Selected passage |

+++++

Indirect multi-page documents

Create an indirect DJVM index file that references per-page .djvu files:

use djvu_rs::djvm::create_indirect;

let index = create_indirect(&["page001.djvu", "page002.djvu", "page003.djvu"])?;
std::fs::write("book.djvu", index)?;
// Distribute book.djvu alongside the individual page files.

Load an indirect document by resolving component files from a directory:

use djvu_rs::DjVuDocument;

let index = std::fs::read("book.djvu")?;
let doc = DjVuDocument::parse_from_dir(&index, "/path/to/pages")?;
println!("{} pages", doc.page_count());

CLI

The djvu binary is included when the std feature is enabled (the default).

+++++

Record set |
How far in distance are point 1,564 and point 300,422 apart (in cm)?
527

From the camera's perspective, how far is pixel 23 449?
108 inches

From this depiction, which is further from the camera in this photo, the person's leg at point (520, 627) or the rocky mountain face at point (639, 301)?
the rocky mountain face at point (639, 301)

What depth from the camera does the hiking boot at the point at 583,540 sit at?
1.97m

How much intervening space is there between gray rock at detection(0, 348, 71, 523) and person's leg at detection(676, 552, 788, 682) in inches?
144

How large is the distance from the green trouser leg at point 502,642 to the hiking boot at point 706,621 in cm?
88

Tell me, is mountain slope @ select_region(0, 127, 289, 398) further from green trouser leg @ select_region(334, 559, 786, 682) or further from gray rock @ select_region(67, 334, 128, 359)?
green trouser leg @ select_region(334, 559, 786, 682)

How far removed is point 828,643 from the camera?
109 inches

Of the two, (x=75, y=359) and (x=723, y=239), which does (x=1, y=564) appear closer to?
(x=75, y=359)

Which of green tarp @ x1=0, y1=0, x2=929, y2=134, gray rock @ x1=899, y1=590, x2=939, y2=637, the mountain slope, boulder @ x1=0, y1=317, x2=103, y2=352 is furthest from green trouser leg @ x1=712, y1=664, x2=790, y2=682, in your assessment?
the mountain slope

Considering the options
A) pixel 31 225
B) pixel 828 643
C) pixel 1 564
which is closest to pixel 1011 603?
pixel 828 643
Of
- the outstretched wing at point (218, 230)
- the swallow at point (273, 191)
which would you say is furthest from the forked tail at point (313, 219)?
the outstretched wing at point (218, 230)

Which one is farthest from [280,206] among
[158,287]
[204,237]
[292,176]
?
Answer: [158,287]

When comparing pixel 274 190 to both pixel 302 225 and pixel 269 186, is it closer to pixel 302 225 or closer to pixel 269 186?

+++++

Written task A | In the passage on indirect multi-page documents, when is the djvu binary included?
Written task B | Write out the passage on indirect multi-page documents between "Indirect multi-page documents" and "individual page files.", inclusive.
Written task C | Extend the passage on indirect multi-page documents past its final sentence.

Result A | It is included when the std feature is enabled, which is the default.

Result B |
Indirect multi-page documents

Create an indirect DJVM index file that references per-page .djvu files:

use djvu_rs::djvm::create_indirect;

let index = create_indirect(&["page001.djvu", "page002.djvu", "page003.djvu"])?;
std::fs::write("book.djvu", index)?;
// Distribute book.djvu alongside the individual page files.

Result C |
# Install
cargo install djvu-rs

# Document info
djvu info file.djvu

# Render page 1 to PNG at 200 DPI
djvu render file.djvu --dpi 200 --output page1.png

# Render all pages to a PDF
djvu render file.djvu --all --format pdf --output out.pdf

# Export all pages to CBZ
djvu render file.djvu --all --format cbz --output out.cbz

# Extract text from page 2
djvu text file.djvu --page 2

# Extract text from all pages
djvu text file.djvu --all

hOCR and ALTO XML export

use djvu_rs::{DjVuDocument, ocr_export::{to_hocr, to_alto, HocrOptions, AltoOptions}};

let data = std::fs::read("scanned.djvu")?;
let doc = DjVuDocument::parse(&data)?;

// hOCR — compatible with Tesseract, ABBYY, and most OCR toolchains
let hocr = to_hocr(&doc, &HocrOptions::default())?;
std::fs::write("output.hocr", hocr)?;

// ALTO XML — used by libraries and archives (DFG, Europeana, etc.)
let alto = to_alto(&doc, &AltoOptions::default())?;
std::fs::write("output.xml", alto)?;

Serde support

Requires the serde feature flag: djvu-rs = { version = "…", features = ["serde"] }.

All public data types (DjVuBookmark, TextZone, MapArea, PageInfo, etc.) implement Serialize and Deserialize.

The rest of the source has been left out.